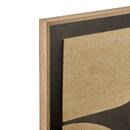 3D-Leinwand "Anouk" 60x80 cm Beige / noir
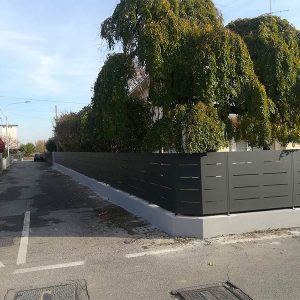 cmc recinzioni-cantiere castelfranco-veneto-Recinzione modello mare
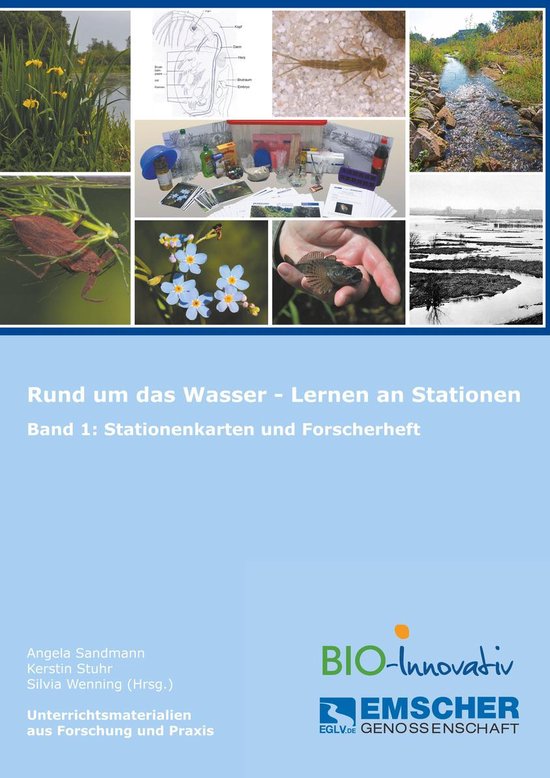 Rund um das Wasser - Lernen an Stationen - cover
□ □ □ □
WHAT YOU NEED TO DO - Word for word, return the material, omitting the pictures.

SOLUTION TO THE EXERCISE -
 3D-Leinwand "Anouk" 60x80 cm Beige / noir
 cmc recinzioni-cantiere castelfranco-veneto-Recinzione modello mare
 Rund um das Wasser - Lernen an Stationen - cover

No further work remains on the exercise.